Venerdì scorso, dopo la lezione di musica dei bambini, siamo andati a fare una passeggiata. Eravamo io e un’amica con suo figlio e un altro bambino. Ho proposto di raggiungere un villaggio vicino e proseguire a piedi lungo i sentieri degli agricoltori. I bambini si sono stancati della natura dopo neanche dieci minuti. Anche la mia amica ha confessato di aver faticato ad abituarsi ai paesaggi della Cisgiordania, ma alla fine ha imparato ad amarli (nata da rifugiati palestinesi in Siria, ha vissuto in Libano e in Europa orientale).
Io invece sono sempre stata innamorata della bellezza dei mandorli pronti a fiorire e degli ulivi argentei della regione. “Non ci sono colonie”, ha notato con stupore la mia amica. Era la prima volta che visitava la zona, circa venti chilometri a nord di Ramallah. “È per questo che ti ho portato qui”, le ho risposto. L’assenza dell’architettura coloniale (aggressiva e invadente) aumentava il senso di pace.

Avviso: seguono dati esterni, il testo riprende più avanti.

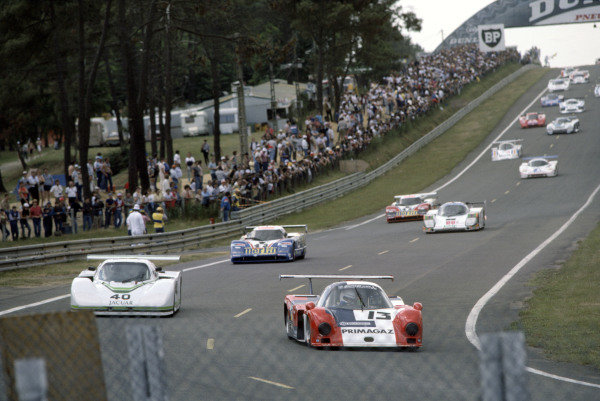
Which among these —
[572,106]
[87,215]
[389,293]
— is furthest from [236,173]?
[572,106]

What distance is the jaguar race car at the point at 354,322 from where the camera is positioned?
12.6 metres

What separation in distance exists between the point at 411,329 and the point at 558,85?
8197cm

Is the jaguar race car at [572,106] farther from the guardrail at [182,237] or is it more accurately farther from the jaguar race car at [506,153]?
the guardrail at [182,237]

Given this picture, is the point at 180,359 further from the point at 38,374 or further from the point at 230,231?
the point at 230,231

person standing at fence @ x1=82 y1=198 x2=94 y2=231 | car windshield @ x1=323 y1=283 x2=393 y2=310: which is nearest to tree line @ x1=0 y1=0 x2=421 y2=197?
person standing at fence @ x1=82 y1=198 x2=94 y2=231

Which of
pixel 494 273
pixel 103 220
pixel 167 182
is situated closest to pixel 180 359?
pixel 494 273

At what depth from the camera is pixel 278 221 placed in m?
40.3

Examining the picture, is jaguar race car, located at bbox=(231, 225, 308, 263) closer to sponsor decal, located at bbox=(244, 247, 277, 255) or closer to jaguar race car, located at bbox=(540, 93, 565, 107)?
sponsor decal, located at bbox=(244, 247, 277, 255)

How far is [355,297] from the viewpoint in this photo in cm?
1361

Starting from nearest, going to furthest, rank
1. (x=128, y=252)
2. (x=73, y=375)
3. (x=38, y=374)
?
(x=38, y=374)
(x=73, y=375)
(x=128, y=252)

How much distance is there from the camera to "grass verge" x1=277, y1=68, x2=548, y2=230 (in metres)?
42.9

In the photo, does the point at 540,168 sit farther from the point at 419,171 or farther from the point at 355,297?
the point at 355,297

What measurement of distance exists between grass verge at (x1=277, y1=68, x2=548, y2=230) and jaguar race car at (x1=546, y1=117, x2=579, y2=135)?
5.53m

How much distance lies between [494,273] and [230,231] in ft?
52.6
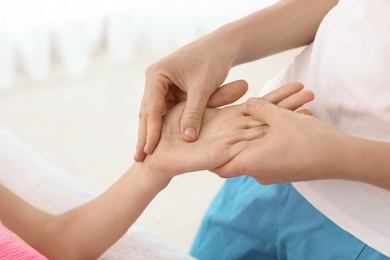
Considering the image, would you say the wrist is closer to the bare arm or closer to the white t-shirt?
the bare arm

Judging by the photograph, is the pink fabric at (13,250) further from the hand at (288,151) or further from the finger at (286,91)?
the finger at (286,91)

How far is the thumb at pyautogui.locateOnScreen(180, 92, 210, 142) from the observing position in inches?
40.9

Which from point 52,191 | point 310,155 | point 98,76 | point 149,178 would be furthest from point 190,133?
point 98,76

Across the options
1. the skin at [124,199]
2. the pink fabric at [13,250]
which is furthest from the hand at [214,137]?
the pink fabric at [13,250]

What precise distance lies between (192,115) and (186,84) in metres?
0.07

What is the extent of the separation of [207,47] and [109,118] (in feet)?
4.04

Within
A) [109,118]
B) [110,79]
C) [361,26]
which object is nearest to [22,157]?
[361,26]

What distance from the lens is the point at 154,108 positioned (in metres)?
1.06

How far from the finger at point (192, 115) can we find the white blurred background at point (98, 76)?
0.92 meters

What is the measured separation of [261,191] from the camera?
126cm

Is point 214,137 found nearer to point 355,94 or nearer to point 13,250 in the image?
point 355,94

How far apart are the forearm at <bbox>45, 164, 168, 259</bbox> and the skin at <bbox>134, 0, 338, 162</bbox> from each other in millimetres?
57

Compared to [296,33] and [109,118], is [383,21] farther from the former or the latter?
[109,118]

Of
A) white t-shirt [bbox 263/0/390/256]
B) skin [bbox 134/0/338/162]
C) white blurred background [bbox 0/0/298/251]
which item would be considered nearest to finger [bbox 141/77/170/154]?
skin [bbox 134/0/338/162]
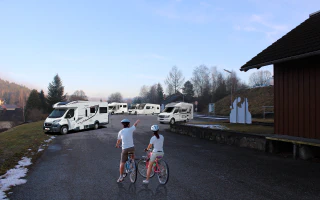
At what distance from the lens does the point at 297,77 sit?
1052 centimetres

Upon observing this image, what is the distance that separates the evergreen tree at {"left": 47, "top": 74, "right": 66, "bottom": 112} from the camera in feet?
282

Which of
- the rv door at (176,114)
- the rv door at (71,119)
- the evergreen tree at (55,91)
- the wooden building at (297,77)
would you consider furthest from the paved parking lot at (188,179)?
the evergreen tree at (55,91)

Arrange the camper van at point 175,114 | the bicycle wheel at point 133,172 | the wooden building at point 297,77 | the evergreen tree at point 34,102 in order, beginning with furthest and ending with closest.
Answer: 1. the evergreen tree at point 34,102
2. the camper van at point 175,114
3. the wooden building at point 297,77
4. the bicycle wheel at point 133,172

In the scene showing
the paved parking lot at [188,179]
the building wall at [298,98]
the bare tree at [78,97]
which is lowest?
the paved parking lot at [188,179]

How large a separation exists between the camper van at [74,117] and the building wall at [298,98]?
15.8 m

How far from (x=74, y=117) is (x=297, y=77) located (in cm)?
1711

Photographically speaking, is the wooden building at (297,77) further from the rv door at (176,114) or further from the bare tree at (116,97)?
the bare tree at (116,97)

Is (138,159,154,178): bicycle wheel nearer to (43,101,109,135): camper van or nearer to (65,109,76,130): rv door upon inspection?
(43,101,109,135): camper van

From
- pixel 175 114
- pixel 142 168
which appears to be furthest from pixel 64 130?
pixel 142 168

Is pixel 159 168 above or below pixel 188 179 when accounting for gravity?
above

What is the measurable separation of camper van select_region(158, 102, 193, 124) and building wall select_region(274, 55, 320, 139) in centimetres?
1933

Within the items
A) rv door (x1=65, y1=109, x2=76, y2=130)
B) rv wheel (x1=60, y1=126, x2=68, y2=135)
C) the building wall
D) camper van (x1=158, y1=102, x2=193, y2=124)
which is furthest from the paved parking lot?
camper van (x1=158, y1=102, x2=193, y2=124)

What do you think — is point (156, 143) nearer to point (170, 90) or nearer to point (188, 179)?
point (188, 179)

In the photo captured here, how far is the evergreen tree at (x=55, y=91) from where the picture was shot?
282 ft
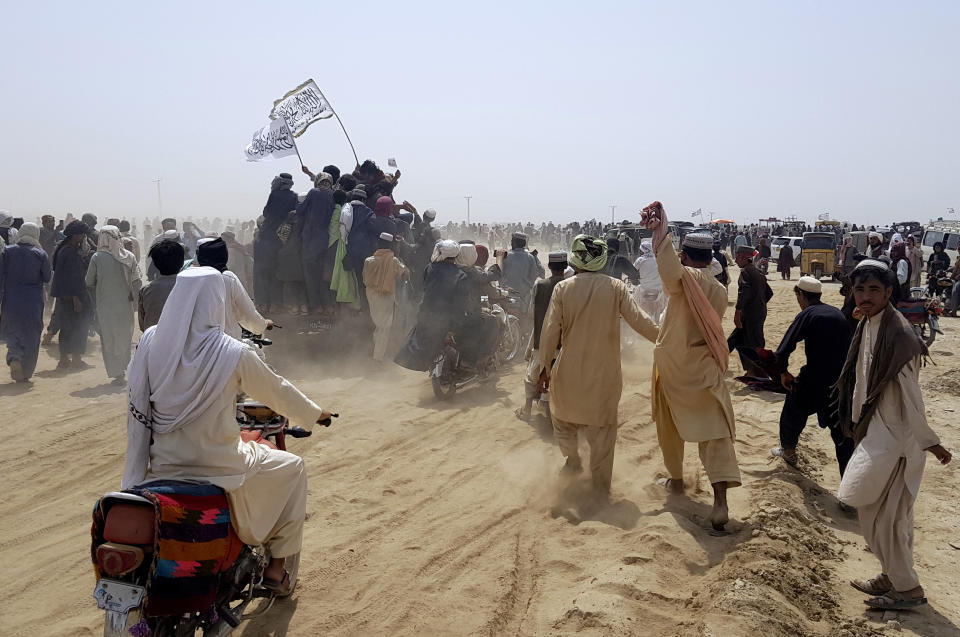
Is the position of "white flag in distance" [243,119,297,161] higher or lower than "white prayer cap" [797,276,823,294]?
higher

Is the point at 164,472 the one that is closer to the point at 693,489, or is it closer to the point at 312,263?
the point at 693,489

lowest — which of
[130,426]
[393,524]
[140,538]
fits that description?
[393,524]

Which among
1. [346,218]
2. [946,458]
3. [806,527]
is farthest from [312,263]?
[946,458]

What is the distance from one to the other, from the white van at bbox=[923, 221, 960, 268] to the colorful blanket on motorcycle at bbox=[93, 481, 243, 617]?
2437 centimetres

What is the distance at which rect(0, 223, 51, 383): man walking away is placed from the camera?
31.1 ft

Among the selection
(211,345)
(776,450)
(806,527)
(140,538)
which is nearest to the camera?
(140,538)

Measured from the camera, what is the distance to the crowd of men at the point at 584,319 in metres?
3.90

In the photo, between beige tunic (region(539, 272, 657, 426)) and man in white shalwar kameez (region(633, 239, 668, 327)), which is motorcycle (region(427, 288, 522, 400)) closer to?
man in white shalwar kameez (region(633, 239, 668, 327))

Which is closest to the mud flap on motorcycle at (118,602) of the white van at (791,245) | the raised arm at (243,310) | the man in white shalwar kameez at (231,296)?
the man in white shalwar kameez at (231,296)

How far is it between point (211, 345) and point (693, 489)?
12.6 ft

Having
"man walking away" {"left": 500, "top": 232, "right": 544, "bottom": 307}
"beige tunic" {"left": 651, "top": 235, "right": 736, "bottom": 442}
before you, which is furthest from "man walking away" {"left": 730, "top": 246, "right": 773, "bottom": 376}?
"beige tunic" {"left": 651, "top": 235, "right": 736, "bottom": 442}

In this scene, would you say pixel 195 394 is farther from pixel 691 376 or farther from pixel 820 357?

A cancellare quel momento bucolico ci ha pensato la dura realtà. Da settimane la mia amica partecipa alle proteste a Ramallah contro l’assedio delle forze governative al campo profughi palestinese di Yarmuk, in Siria, e pensa continuamente alle persone che stanno morendo di fame. “Ci stiamo avvicinando a un’altra Nakba (l’esodo dei palestinesi nel 1948)”, mi ha detto con la certezza di un matematico.
A quel punto siamo tornati a casa, perché suo figlio aveva una lezione di
dabke (una danza popolare) e lei doveva preparare una torta.